== Page excerpt ==
[start]

Four Vertex Theorem

Simple Closed Curves

A parameterized curve $\gamma$ is closed with a period of $T$ , if $\forall t\in \mathbb R, \forall k\in\mathbb N. \gamma(t) = \gamma(t+kT)$

A parameterized curve $\gamma$ is simple if it has no self-intersections.

Jordan's Theorem

Claim Any simple closed curve in the plane has a connected bounded "interior" and an connected unbounded "exterior".

Hopf's Umlaufsatz Theorem

The total signed curvature of a simple closed curve in $\mathbb R^2$ is $\pm 2\pi$ .

Vertex

A vertex of a plane curve $\gamma$ is a point where $\frac{d\kappa_s}{dt} = 0$ . Note that this definition is independent of parameterizations.

Example Every point on the circle $\gamma(t) = (R \cos t, R\sin t)$ is a vertex.

proof. We known that $\kappa_s = R^{-1}$ for the circle $\gamma$ , so that $\frac{d\kappa_s}{dt} = 0$ everywhere.

Circumscribed circle

For a simple closed curve $\gamma:\mathbb R\rightarrow\mathbb R^2$ , we can define a circumscribed circle $C(c, R) = \{x\in\mathbb R^2: \|x - c\| = R\}$ that contains $\gamma(\mathbb R)$ and attains the smallest possible radius.

Claim existence

proof. By Jordon's Theorem, since $\gamma$ is simple, closed. Its interior is bounded. There exists some circles $C(c,R)$ that bounds $\gamma(\mathbb R)$ .

Then, we need to consider whether $\text{inf}\{R\}$ exists.

Take a sequence $c_n, R_n$ s.t. $R_n\searrow \text{inf}\{R\} = R_\infty$ .
Note that $\|c-\gamma(s)\| \leq R_n$ , take a convergent subsequence $c_{n_k}$ s.t. $\lim_{k\rightarrow\infty} c_{n_k} = c_\infty$ .

We claim that circle $C(c_\infty, R_\infty)$ contains $\gamma(\mathbb R)$ .
The idea of the claim is that if we assume $C_\infty = C(c_\infty, R_\infty)$ does not contain $\gamma(\mathbb R)$ , then there are some part of $\gamma(\mathbb R)$ "sticks out" of $C_\infty$ , i.e.

\exists s_0\in\mathbb R. \|\gamma(s_0) - c_\infty\| > R_\infty

By triangle inequality we have

\|\gamma(s_0) - c_\infty\| \leq \|\gamma(s_0) - c_{n_k}\| \leq \|\gamma(s_0) - c_\infty\| + \|c_\infty - c_{n_k}\|

Let $D:= \|\gamma(s_0) - c_\infty\| + \|c_\infty - c_{n_k}\|, \epsilon_k := \|c_\infty - c_{n_k}\|$ . so that

\|\gamma(s_0) - c_{n_k}\| \geq D - \epsilon_{k}

Take $k$ large enough s.t. $\epsilon_k < \frac{D-R_\infty}{2}$ and $R_{n_k} - R_\infty < \frac{D-R_\infty}{2}$ . Therefore,

\|\gamma(s_0) - c_{n_k}\| \geq D - \frac{D-R_\infty}{2} = \frac{D-R_\infty}{2} + R_\infty > R_{n_k}

Then, by the construction of our sequence, this is a contradiction.

[end]

== Records supplied ==
[start]

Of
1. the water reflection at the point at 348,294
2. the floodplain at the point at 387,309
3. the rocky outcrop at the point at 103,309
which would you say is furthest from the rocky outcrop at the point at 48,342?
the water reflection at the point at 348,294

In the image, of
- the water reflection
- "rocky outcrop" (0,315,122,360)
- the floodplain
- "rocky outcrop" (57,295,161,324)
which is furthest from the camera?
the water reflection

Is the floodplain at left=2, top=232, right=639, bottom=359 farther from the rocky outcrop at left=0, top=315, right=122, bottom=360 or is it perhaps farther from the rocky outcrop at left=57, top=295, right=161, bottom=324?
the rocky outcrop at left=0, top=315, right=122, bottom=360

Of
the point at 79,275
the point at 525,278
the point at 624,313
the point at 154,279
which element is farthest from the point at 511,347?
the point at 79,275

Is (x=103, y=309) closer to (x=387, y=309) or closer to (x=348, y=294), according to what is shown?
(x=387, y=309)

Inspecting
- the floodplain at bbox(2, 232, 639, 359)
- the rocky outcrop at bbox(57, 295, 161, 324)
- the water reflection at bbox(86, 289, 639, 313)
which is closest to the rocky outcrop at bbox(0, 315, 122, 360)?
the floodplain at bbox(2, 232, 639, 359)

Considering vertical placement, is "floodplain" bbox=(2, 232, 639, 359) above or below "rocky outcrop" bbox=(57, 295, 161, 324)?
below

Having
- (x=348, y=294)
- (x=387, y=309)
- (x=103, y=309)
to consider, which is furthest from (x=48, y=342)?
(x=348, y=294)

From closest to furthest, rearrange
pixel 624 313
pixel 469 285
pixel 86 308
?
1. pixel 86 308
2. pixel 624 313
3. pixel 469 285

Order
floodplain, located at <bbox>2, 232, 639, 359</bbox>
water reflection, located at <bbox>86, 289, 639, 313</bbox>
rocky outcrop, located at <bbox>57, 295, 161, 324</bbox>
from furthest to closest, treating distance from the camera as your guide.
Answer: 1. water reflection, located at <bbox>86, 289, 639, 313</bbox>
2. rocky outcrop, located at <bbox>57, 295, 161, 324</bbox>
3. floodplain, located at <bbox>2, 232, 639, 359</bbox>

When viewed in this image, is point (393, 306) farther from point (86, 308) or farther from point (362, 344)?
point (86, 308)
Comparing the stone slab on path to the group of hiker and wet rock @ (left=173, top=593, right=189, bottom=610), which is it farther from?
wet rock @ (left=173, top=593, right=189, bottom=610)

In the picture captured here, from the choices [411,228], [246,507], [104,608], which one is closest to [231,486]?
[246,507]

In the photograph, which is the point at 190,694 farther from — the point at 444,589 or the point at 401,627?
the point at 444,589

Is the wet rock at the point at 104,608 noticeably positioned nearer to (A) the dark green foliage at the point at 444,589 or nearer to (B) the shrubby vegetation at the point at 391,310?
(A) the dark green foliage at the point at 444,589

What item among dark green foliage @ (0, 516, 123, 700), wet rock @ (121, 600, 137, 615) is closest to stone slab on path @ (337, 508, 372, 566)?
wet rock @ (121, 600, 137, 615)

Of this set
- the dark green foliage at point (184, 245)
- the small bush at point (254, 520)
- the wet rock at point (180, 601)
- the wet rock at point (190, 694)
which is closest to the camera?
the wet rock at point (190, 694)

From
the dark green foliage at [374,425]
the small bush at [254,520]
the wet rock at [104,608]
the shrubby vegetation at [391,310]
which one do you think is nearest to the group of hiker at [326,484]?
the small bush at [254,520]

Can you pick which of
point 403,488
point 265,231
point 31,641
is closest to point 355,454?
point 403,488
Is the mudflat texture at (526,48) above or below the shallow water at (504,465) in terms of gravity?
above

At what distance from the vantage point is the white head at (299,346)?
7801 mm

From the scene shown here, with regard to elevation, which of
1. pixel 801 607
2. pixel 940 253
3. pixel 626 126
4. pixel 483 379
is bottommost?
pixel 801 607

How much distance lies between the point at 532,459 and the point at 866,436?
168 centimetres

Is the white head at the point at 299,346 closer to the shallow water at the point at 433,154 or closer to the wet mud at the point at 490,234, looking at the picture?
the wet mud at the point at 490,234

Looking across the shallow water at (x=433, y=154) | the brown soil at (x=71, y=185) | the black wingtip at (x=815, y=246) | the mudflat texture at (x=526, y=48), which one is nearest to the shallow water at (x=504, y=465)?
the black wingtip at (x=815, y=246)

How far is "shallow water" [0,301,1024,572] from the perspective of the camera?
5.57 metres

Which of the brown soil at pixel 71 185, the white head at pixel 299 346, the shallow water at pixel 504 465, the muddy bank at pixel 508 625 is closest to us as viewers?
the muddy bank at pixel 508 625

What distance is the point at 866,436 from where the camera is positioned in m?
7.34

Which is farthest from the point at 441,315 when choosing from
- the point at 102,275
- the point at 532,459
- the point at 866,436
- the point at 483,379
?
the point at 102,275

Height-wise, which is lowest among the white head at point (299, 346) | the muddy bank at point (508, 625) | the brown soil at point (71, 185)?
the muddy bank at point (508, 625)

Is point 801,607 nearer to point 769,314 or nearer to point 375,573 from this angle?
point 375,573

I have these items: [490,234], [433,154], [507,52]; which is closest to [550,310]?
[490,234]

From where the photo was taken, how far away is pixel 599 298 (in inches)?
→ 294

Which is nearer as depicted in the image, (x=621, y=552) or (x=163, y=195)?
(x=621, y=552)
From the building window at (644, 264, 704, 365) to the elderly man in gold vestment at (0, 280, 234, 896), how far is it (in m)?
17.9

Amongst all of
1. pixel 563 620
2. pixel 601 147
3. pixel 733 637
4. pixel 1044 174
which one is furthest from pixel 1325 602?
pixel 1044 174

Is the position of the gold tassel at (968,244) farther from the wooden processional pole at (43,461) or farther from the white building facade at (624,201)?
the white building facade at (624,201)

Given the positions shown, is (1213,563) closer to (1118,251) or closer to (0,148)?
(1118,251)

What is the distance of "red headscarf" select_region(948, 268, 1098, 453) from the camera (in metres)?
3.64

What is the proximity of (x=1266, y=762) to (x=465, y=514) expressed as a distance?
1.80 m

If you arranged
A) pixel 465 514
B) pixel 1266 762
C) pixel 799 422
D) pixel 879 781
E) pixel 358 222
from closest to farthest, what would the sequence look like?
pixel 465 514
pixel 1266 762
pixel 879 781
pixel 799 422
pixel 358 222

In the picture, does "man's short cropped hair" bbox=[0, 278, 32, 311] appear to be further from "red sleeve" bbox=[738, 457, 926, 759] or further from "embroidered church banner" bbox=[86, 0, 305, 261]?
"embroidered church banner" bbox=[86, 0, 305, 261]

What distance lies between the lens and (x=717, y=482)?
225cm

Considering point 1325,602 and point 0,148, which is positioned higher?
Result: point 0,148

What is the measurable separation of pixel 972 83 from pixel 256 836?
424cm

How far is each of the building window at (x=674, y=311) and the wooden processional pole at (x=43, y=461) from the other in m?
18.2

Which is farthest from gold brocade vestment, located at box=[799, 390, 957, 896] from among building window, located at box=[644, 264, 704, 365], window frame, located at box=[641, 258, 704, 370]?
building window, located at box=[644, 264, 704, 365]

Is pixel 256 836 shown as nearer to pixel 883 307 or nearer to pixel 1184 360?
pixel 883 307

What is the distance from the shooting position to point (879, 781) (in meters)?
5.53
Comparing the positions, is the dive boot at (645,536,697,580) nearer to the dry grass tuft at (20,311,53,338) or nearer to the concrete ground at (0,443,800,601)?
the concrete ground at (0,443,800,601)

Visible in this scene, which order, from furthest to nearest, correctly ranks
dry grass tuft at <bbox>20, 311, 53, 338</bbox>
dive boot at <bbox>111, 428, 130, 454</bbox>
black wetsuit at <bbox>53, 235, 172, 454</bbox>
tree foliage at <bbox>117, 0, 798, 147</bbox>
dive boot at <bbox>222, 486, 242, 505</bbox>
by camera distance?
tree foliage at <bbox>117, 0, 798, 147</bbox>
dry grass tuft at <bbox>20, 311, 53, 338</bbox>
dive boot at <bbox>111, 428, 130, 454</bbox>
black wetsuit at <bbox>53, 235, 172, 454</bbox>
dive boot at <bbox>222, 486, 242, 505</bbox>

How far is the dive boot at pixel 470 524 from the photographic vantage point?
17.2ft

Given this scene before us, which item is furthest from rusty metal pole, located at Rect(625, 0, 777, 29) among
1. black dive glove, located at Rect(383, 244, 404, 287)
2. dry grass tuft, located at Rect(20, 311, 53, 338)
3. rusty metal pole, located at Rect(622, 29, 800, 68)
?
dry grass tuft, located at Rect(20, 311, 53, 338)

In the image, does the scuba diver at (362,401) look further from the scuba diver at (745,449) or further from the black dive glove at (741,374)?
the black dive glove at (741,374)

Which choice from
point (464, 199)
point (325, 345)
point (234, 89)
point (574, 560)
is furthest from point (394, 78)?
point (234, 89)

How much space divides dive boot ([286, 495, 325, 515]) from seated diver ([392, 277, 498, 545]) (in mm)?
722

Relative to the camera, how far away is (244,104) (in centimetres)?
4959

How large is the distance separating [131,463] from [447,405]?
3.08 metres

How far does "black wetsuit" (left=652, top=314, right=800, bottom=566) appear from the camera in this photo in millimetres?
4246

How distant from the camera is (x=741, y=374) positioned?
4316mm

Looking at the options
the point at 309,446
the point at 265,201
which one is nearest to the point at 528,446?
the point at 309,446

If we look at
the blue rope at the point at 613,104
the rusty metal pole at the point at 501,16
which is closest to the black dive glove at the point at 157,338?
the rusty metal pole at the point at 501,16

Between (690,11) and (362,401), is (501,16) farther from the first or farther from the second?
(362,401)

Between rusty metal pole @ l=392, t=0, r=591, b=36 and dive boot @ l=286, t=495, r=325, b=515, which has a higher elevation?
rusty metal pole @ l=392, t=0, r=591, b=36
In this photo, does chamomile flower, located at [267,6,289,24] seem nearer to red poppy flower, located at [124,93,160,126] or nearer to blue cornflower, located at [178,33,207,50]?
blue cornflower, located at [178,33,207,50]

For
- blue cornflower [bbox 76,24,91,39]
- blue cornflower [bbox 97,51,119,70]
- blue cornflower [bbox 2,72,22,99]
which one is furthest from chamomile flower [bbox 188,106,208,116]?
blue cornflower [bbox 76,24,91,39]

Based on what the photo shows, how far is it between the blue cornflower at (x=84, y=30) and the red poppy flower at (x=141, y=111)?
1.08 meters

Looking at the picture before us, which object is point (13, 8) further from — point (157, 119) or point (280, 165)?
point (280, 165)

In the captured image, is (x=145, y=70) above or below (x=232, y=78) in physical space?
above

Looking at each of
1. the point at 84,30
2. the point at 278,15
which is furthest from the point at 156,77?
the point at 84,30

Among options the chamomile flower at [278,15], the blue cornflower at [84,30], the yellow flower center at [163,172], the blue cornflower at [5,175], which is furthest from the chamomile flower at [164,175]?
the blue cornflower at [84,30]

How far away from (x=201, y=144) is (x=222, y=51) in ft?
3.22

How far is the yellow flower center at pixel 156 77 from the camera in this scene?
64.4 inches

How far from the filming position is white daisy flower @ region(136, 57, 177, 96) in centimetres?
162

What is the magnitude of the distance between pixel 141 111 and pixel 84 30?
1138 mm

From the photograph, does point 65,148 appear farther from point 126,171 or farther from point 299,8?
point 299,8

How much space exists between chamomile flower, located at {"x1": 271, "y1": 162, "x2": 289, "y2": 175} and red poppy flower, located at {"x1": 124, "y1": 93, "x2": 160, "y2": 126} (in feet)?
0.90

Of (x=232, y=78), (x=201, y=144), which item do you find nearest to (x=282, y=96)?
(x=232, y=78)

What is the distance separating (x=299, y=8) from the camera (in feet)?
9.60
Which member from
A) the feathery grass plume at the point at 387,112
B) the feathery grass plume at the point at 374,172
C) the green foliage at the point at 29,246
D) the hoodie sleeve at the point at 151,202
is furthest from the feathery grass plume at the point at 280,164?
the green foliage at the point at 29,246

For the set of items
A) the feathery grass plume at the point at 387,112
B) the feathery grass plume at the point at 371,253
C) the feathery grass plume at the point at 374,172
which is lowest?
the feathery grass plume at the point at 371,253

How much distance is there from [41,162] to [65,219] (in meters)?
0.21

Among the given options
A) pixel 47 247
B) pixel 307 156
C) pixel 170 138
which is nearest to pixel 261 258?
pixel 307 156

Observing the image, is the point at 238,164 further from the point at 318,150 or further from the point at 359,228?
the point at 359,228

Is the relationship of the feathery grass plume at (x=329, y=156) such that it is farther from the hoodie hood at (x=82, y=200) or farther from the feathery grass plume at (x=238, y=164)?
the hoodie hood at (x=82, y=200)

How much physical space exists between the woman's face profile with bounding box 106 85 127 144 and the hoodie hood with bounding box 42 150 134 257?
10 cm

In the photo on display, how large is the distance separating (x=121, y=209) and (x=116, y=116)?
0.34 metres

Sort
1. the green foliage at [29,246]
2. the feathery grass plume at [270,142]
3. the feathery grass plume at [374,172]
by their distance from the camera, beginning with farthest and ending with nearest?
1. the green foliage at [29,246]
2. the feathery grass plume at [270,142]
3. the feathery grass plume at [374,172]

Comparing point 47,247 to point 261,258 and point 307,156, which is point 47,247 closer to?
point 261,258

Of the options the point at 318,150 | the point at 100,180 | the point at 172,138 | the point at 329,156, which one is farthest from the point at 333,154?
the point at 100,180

[end]

== Exercise requirements ==
- a) For each statement about the four vertex theorem notes, say yes if it agrees with the notes and no if it does not, and quote the words that decide it. (i) The definition of a vertex depends on how the curve is parameterized. (ii) The total signed curvature of a simple closed curve in the plane is plus or minus 2π. (iii) Every point on the circle is a vertex.
- b) Please duplicate the passage of the four vertex theorem notes from "A vertex of" to "smallest possible radius.", word for word.

== Responses to the exercise ==
- a)
(i) No: "Note that this definition is independent of parameterizations."
(ii) Yes: "The total signed curvature of a simple closed curve in $\mathbb R^2$ is $\pm 2\pi$"
(iii) Yes: "Every point on the circle $\gamma(t) = (R \cos t, R\sin t)$ is a vertex."

- b)
A vertex of a plane curve $\gamma$ is a point where $\frac{d\kappa_s}{dt} = 0$ . Note that this definition is independent of parameterizations.

Example Every point on the circle $\gamma(t) = (R \cos t, R\sin t)$ is a vertex.

proof. We known that $\kappa_s = R^{-1}$ for the circle $\gamma$ , so that $\frac{d\kappa_s}{dt} = 0$ everywhere.

Circumscribed circle

For a simple closed curve $\gamma:\mathbb R\rightarrow\mathbb R^2$ , we can define a circumscribed circle $C(c, R) = \{x\in\mathbb R^2: \|x - c\| = R\}$ that contains $\gamma(\mathbb R)$ and attains the smallest possible radius.